EP0923007B1

EP0923007B1 - Developer supply method for a wet electrographic printer

Info

Publication number: EP0923007B1
Application number: EP98306000A
Authority: EP
Inventors: Hyong-Gu Lee
Original assignee: Samsung Electronics Co Ltd
Current assignee: Samsung Electronics Co Ltd
Priority date: 1997-12-12
Filing date: 1998-07-28
Publication date: 2004-03-17
Anticipated expiration: 2018-07-28
Also published as: DE69822416T2; KR100252101B1; DE69822416D1; EP0923007A3; EP0923007A2; KR19990049384A; EP0923007B9; US5926668A; JPH11184258A; CN1112605C; CN1219690A; JP2904776B1

Description

The present invention relates to a wet electrographic printer, and more particularly, to a developer supply method of a wet electrographic printer, capable of controlling the concentration and level of the developer.

Records supplied:
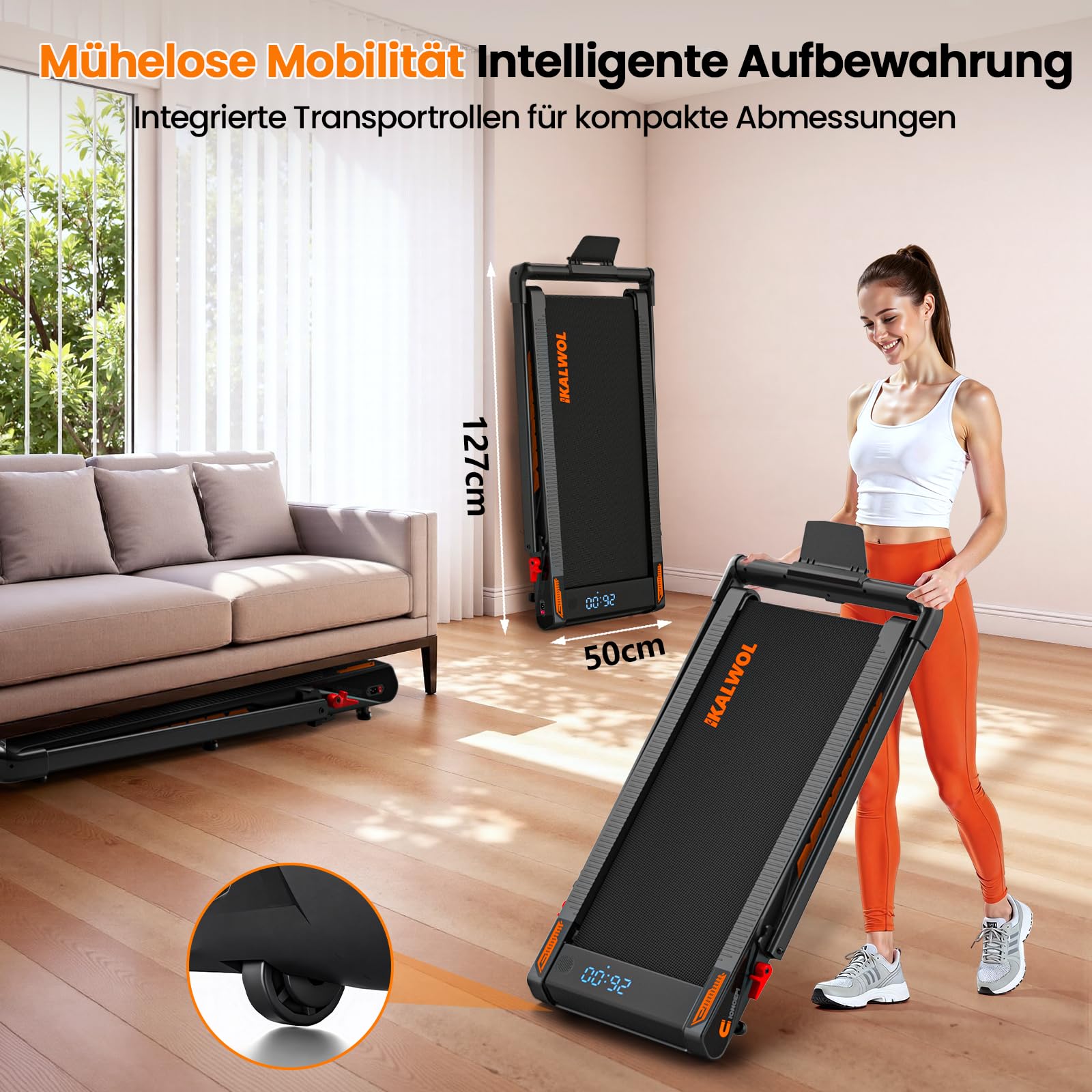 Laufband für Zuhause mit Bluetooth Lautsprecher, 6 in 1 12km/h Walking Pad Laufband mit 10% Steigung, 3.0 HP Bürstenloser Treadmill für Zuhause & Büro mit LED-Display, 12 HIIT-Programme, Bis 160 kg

...

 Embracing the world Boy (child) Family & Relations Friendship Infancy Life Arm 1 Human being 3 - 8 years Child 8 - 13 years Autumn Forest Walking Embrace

Exercise details: In the patent page, what does the developer supply method make it possible to control?

Reply: The concentration and level of the developer.